━━ RECORDS PROVIDED

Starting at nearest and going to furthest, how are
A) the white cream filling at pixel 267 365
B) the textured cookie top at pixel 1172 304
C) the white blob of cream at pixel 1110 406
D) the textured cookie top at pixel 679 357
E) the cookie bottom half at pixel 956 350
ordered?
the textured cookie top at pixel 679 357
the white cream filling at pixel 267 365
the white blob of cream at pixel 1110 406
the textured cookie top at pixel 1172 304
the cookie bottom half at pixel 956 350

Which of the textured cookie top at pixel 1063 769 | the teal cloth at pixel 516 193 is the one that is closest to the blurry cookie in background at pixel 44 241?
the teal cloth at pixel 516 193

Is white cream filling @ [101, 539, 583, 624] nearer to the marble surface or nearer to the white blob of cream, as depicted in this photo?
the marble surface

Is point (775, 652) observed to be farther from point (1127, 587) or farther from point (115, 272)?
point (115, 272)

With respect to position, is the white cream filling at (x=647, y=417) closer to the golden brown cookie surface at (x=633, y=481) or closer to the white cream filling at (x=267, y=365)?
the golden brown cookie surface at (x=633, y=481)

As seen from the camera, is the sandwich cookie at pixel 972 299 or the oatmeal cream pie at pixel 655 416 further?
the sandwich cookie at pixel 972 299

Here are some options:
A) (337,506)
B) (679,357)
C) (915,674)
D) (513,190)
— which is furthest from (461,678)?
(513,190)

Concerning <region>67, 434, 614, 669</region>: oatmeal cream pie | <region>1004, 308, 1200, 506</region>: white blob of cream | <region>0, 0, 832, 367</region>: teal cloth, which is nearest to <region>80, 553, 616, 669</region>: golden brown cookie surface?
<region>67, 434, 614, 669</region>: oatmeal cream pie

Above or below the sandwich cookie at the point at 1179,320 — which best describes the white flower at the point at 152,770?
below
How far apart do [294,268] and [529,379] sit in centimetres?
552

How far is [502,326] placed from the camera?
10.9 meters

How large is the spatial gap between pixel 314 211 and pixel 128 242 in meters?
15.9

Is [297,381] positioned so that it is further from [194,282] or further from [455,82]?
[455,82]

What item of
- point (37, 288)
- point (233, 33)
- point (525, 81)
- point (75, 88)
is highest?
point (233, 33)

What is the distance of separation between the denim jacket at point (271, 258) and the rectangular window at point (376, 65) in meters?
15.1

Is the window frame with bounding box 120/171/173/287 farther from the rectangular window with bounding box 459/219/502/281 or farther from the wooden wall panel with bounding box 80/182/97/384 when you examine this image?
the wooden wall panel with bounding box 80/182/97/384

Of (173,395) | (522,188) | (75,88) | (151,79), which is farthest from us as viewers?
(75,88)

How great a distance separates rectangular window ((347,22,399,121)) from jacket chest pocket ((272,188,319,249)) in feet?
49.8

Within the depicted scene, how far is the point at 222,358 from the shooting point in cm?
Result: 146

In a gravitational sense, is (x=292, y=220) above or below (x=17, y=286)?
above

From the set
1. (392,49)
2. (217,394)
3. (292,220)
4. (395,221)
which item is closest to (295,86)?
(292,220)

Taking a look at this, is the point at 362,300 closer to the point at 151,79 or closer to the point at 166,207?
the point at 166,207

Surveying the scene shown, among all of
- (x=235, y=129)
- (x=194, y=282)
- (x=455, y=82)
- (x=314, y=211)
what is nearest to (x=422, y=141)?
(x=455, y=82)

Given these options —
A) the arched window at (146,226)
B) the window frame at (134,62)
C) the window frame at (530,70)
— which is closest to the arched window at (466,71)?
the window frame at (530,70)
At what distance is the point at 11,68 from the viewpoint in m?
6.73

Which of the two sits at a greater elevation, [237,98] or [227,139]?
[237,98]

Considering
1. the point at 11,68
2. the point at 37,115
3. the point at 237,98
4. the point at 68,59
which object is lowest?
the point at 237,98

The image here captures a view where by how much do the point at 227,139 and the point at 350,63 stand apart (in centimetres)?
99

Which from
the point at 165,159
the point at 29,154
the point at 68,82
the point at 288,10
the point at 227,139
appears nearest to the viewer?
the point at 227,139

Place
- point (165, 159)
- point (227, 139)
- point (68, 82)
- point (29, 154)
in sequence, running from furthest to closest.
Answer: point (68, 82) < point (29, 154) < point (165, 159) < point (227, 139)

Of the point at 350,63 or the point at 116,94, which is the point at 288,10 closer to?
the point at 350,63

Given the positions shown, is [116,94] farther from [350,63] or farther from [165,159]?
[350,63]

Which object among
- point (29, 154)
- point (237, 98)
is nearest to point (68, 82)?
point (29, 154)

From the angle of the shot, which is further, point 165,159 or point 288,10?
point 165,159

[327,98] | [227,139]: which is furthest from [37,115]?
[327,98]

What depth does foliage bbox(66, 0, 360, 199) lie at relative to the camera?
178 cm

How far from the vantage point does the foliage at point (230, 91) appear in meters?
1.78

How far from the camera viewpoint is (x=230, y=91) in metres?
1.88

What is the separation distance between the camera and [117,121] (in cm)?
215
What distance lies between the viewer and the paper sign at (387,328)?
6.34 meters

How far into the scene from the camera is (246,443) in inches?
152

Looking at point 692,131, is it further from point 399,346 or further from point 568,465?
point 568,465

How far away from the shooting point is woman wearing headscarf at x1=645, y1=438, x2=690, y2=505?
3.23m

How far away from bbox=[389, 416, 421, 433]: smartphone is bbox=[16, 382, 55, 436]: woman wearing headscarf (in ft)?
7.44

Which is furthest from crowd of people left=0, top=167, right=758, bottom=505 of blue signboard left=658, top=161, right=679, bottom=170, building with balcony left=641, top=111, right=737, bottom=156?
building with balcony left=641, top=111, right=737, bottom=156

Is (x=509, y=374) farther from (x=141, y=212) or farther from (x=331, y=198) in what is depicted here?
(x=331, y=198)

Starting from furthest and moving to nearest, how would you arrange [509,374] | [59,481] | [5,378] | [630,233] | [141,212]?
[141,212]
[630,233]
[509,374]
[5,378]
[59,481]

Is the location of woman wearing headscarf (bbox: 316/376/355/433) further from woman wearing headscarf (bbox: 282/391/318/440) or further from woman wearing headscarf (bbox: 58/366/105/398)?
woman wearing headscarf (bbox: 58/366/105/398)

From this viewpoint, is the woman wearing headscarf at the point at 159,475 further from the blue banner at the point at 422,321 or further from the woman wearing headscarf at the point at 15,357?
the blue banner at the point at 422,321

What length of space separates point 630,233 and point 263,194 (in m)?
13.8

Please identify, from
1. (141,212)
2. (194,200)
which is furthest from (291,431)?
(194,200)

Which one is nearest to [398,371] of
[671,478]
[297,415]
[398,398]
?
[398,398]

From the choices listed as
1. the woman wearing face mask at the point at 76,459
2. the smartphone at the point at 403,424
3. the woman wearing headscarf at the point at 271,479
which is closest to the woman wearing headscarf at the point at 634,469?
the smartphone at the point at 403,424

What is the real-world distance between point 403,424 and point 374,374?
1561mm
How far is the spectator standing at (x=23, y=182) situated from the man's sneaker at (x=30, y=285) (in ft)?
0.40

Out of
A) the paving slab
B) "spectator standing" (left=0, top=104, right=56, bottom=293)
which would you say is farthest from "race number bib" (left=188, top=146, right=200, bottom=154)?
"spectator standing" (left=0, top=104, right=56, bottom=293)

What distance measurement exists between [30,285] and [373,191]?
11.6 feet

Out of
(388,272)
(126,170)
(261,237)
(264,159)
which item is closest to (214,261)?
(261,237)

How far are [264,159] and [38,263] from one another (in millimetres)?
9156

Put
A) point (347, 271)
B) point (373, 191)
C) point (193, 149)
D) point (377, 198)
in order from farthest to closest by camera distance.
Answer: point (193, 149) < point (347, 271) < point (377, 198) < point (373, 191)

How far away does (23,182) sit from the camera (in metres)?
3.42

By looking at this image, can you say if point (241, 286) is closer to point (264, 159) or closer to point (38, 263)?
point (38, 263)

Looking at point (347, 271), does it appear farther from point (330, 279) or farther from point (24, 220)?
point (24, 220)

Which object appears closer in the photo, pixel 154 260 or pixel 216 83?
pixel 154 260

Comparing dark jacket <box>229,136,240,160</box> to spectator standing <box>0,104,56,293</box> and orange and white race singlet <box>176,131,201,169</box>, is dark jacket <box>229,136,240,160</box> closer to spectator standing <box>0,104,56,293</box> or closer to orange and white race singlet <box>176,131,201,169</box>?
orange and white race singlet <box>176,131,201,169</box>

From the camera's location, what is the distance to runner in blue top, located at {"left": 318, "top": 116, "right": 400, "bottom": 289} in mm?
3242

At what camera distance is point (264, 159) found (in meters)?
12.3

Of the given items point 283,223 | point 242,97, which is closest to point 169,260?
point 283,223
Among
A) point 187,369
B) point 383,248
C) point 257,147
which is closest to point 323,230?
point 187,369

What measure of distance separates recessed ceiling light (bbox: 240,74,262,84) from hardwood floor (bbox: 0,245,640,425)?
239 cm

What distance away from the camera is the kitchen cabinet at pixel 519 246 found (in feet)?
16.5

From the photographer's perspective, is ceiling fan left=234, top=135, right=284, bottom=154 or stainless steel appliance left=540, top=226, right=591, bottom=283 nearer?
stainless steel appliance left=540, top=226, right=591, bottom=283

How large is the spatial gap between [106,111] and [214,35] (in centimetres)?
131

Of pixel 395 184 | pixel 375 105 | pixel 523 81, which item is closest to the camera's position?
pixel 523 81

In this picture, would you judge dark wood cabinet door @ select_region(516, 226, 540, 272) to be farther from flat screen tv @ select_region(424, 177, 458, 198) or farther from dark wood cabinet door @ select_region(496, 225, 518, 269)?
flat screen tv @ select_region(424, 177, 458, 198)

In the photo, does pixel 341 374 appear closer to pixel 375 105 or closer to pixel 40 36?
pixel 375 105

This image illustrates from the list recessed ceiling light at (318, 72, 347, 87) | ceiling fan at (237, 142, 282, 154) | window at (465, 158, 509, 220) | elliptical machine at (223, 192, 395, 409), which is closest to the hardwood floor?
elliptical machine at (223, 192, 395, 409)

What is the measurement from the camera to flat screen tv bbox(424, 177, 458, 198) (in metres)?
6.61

━━━━

TASK STATEMENT:
Reproduce the data word for word, from the line containing "In the photo, does" through the last line of the data, including both of those lines.

FULL ANSWER:
In the photo, does pixel 341 374 appear closer to pixel 375 105 or closer to pixel 40 36?
pixel 375 105

This image illustrates from the list recessed ceiling light at (318, 72, 347, 87) | ceiling fan at (237, 142, 282, 154) | window at (465, 158, 509, 220) | elliptical machine at (223, 192, 395, 409), which is closest to the hardwood floor?
elliptical machine at (223, 192, 395, 409)

What is the measurement from the camera to flat screen tv bbox(424, 177, 458, 198) (in metres)?
6.61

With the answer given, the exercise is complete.